### [Fragmento de lectura]

☆ ☆ ☆ ☆ ☆ ☆ ☆

El taller se adapta a las nuevas condiciones determinadas por el mundo que hay fuera. Un modelo que clama participación

Andy Warhol en La Factory, Nueva York, en 1966. 
Andy Warhol en La Factory, Nueva York, en 1966. Herve GLOAGUEN (Gamma-Rapho / Getty Images)

Hubo un tiempo en que en los estudios de los artistas no se oía ni una mosca. El silencio imperaba entre las modelos de Seurat, casi hieráticas. También cuando Josef Albers movía los prototipos de sus cuadros en el suelo buscando composiciones de color o cuando Rodney Graham dejaba deslizar los botes de pintura manteniendo su pitillo entre los labios. Los pasos es lo único que sonaba entre las cuatro paredes sobre las que Bruce Nauman buscaba otra dimensión del mundo. Brancusi convivía con el silencioso blanco de sus paredes. Frida Kahlo, con las bolas del mundo sobre su mesa. Solo la mirada de Lee Krasner acompañaba el dripping de Jackson Pollock en su granero y el café los dibujos de Dorothy Iannone en la mesa de su cocina. También ese era a menudo el estudio de Marisa Merz y de un sinfín de mujeres artistas trabajando bajo otro tipo de silencio. Cuando Clarice Lispector posaba para De Chirico en su estudio de Roma, no mascullaba ni el aguarrás. Solo un grito del voceador de periódicos interrumpió esa creación para anunciar el fin de la II Guerra Mundial.

☆ ☆ ☆ ☆ ☆ ☆ ☆

### [Ejercicio breve A]
Transcriba el fragmento sobre los estudios de artistas, comenzando en "El taller se" y continuando hasta "(Gamma-Rapho / Getty Images)".
### [Ejercicio breve B]
Según el fragmento sobre los estudios de artistas, ¿qué interrumpió la creación mientras Clarice Lispector posaba para De Chirico en su estudio de Roma?

### [Extractos de líneas]
☆ ☆ ☆ ☆ ☆ ☆ ☆

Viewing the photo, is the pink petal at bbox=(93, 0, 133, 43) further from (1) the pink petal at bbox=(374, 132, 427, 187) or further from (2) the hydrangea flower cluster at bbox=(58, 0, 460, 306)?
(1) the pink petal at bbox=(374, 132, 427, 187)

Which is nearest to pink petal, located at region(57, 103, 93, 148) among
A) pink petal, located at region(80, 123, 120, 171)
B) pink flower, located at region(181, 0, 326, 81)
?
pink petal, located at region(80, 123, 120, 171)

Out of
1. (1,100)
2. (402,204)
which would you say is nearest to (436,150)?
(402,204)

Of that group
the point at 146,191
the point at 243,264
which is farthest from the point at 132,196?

☆ ☆ ☆ ☆ ☆ ☆ ☆

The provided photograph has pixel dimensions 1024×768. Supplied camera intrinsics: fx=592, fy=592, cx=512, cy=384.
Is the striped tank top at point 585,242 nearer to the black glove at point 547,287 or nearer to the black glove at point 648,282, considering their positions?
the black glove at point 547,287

☆ ☆ ☆ ☆ ☆ ☆ ☆

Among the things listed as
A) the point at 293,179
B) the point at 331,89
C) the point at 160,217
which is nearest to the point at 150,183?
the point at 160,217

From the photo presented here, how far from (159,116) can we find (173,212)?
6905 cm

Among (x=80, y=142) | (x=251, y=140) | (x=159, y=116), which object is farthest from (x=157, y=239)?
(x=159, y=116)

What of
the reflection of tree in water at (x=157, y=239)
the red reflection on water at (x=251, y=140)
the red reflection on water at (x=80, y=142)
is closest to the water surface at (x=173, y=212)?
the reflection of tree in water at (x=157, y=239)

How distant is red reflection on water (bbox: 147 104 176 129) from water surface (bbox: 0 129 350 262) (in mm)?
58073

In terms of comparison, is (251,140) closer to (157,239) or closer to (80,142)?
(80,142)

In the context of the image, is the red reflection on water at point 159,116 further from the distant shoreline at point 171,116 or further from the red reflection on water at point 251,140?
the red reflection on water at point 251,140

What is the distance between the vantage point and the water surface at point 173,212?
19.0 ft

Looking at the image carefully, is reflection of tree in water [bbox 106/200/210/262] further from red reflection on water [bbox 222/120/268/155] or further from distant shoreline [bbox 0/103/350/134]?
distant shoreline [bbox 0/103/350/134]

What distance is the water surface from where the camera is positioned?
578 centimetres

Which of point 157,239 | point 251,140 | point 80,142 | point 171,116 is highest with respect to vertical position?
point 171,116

☆ ☆ ☆ ☆ ☆ ☆ ☆

### [Respuesta A]
El taller se adapta a las nuevas condiciones determinadas por el mundo que hay fuera. Un modelo que clama participación

Andy Warhol en La Factory, Nueva York, en 1966. 
Andy Warhol en La Factory, Nueva York, en 1966. Herve GLOAGUEN (Gamma-Rapho / Getty Images)

### [Respuesta B]
Un grito del voceador de periódicos que anunciaba el fin de la II Guerra Mundial.